REQUIRED WORK =
Please output exactly the part of the records below that opens with the line containing "bounding boxes (frame" and closes with the line containing "United States, site lebec_CA-27.", both lines included, and nothing else.

PROVIDED INFORMATION =
········
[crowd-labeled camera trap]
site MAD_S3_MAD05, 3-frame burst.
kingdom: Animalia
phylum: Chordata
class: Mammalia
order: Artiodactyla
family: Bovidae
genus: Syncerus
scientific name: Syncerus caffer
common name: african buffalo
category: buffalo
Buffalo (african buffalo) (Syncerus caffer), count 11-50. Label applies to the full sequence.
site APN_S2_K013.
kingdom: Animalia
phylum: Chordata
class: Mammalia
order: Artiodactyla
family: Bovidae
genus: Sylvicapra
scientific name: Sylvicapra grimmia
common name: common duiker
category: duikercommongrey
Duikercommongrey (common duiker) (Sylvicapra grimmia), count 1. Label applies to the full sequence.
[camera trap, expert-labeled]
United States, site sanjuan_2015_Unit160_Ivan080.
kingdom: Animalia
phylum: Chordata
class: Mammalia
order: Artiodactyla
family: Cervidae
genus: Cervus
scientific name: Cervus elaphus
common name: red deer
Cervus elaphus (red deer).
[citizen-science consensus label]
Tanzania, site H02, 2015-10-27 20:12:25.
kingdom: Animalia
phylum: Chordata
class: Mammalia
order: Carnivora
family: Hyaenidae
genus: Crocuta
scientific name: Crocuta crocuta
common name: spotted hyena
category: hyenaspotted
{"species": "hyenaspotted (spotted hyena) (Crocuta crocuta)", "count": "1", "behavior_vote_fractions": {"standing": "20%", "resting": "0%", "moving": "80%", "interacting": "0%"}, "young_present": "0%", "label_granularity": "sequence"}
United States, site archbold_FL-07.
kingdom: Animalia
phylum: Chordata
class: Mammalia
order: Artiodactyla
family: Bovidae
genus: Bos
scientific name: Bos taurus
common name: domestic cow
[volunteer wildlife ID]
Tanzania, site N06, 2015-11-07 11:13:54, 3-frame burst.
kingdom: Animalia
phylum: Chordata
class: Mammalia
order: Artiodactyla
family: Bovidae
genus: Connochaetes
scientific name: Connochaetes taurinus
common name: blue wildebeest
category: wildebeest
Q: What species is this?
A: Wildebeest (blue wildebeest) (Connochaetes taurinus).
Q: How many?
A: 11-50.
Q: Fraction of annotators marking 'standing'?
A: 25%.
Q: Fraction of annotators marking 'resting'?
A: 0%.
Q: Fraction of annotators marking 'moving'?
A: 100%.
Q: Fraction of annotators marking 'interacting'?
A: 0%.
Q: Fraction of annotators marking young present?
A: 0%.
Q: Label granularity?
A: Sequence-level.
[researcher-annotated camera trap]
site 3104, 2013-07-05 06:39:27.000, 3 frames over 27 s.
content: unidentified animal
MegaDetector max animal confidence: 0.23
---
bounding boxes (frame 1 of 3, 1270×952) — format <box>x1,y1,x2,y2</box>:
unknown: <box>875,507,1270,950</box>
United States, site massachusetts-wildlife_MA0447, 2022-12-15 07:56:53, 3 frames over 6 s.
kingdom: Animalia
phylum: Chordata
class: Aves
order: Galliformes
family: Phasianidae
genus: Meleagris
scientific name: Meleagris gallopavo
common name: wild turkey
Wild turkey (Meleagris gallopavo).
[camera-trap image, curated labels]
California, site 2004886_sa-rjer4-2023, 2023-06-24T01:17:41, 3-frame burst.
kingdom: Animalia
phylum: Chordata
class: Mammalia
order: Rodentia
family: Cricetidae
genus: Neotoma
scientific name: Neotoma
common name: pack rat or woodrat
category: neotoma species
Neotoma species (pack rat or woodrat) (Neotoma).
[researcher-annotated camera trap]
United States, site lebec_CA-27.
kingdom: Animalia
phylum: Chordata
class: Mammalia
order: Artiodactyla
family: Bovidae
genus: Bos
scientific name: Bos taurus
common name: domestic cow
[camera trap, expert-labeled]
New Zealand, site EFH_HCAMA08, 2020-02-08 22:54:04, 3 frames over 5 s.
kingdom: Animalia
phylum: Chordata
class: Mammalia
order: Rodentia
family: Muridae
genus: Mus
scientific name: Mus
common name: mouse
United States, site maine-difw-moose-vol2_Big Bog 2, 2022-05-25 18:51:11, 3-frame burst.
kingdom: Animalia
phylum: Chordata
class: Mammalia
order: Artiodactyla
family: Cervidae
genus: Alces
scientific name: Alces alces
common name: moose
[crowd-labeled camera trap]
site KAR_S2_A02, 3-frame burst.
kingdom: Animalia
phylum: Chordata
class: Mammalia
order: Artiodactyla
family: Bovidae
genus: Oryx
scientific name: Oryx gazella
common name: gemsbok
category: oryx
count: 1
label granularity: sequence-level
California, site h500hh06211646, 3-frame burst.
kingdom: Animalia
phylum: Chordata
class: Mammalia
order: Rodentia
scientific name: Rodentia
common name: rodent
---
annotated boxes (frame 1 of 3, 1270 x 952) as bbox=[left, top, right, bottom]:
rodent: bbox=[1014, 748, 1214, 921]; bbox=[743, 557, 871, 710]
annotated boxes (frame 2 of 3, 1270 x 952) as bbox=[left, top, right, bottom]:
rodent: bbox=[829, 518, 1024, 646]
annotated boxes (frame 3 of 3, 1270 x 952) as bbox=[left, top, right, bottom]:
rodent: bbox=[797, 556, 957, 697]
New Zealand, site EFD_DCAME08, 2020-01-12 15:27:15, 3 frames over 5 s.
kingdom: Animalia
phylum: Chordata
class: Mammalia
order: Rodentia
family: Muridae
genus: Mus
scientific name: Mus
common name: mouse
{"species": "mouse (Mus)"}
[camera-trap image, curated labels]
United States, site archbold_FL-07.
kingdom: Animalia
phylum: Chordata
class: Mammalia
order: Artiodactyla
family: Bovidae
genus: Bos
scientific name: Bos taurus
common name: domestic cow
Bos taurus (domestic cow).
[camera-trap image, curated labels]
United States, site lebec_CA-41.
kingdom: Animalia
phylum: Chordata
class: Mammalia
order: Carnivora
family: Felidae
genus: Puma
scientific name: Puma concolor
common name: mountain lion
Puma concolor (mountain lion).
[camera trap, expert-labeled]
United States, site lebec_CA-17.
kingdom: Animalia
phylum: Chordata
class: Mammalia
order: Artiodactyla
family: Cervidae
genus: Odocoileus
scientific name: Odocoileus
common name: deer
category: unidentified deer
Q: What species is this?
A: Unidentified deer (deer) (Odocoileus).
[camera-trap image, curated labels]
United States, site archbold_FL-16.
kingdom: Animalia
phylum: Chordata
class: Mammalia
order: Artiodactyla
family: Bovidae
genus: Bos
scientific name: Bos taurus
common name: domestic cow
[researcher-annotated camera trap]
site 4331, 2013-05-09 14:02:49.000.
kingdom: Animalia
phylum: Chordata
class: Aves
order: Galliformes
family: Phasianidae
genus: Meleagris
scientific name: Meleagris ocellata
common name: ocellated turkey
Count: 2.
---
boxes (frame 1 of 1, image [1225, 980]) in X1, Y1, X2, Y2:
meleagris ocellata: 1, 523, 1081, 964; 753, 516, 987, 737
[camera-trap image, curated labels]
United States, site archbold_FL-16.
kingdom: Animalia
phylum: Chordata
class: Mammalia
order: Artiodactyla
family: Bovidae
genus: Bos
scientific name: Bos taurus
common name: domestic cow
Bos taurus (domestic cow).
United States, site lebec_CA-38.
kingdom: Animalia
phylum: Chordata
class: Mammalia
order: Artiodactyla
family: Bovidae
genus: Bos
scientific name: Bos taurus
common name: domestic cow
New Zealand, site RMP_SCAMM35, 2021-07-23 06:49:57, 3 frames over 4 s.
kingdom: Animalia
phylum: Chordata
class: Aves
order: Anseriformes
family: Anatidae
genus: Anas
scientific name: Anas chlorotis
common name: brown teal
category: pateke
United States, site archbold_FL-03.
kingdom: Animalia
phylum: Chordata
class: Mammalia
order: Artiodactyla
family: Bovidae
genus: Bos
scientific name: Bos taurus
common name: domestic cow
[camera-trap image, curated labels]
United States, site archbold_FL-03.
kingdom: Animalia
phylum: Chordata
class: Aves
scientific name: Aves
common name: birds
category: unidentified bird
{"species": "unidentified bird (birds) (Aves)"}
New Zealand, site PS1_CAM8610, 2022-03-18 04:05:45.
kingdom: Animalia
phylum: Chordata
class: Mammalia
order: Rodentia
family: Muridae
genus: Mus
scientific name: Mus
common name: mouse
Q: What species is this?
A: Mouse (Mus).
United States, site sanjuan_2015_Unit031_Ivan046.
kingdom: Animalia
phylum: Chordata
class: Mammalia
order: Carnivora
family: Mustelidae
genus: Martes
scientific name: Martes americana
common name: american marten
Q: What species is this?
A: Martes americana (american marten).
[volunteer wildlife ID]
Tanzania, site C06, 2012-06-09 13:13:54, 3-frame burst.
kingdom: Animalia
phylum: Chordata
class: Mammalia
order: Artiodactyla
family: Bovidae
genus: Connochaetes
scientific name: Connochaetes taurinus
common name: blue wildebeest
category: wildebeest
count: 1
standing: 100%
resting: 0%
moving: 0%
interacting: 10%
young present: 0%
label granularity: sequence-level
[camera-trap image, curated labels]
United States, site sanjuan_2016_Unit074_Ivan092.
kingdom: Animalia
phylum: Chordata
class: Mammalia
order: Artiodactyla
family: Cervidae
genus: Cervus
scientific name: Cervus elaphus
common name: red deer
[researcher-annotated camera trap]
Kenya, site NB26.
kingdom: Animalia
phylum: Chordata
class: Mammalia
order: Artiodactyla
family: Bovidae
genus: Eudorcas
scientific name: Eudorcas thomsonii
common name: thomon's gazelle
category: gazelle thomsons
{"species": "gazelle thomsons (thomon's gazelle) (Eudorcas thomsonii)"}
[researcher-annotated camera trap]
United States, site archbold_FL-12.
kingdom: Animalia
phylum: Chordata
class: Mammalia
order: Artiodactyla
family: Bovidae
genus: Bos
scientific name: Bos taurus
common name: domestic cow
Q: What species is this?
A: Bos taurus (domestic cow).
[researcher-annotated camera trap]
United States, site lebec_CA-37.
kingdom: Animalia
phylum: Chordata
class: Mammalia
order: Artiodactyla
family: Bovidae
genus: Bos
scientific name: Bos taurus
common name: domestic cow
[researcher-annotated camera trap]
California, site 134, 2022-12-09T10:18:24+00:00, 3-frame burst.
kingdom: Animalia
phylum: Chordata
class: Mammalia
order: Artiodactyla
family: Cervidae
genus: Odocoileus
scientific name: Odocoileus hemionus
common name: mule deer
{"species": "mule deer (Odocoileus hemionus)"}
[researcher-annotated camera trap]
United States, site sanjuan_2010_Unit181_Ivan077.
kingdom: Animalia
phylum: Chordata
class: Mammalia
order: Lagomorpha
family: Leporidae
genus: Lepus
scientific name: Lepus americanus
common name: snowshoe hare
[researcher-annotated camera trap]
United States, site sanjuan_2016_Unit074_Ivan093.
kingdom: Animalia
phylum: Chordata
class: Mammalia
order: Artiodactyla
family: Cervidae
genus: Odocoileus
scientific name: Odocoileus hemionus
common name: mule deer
········
TASK RESULT =
bounding boxes (frame 1 of 3, 1270×952) — format <box>x1,y1,x2,y2</box>:
unknown: <box>875,507,1270,950</box>
United States, site massachusetts-wildlife_MA0447, 2022-12-15 07:56:53, 3 frames over 6 s.
kingdom: Animalia
phylum: Chordata
class: Aves
order: Galliformes
family: Phasianidae
genus: Meleagris
scientific name: Meleagris gallopavo
common name: wild turkey
Wild turkey (Meleagris gallopavo).
[camera-trap image, curated labels]
California, site 2004886_sa-rjer4-2023, 2023-06-24T01:17:41, 3-frame burst.
kingdom: Animalia
phylum: Chordata
class: Mammalia
order: Rodentia
family: Cricetidae
genus: Neotoma
scientific name: Neotoma
common name: pack rat or woodrat
category: neotoma species
Neotoma species (pack rat or woodrat) (Neotoma).
[researcher-annotated camera trap]
United States, site lebec_CA-27.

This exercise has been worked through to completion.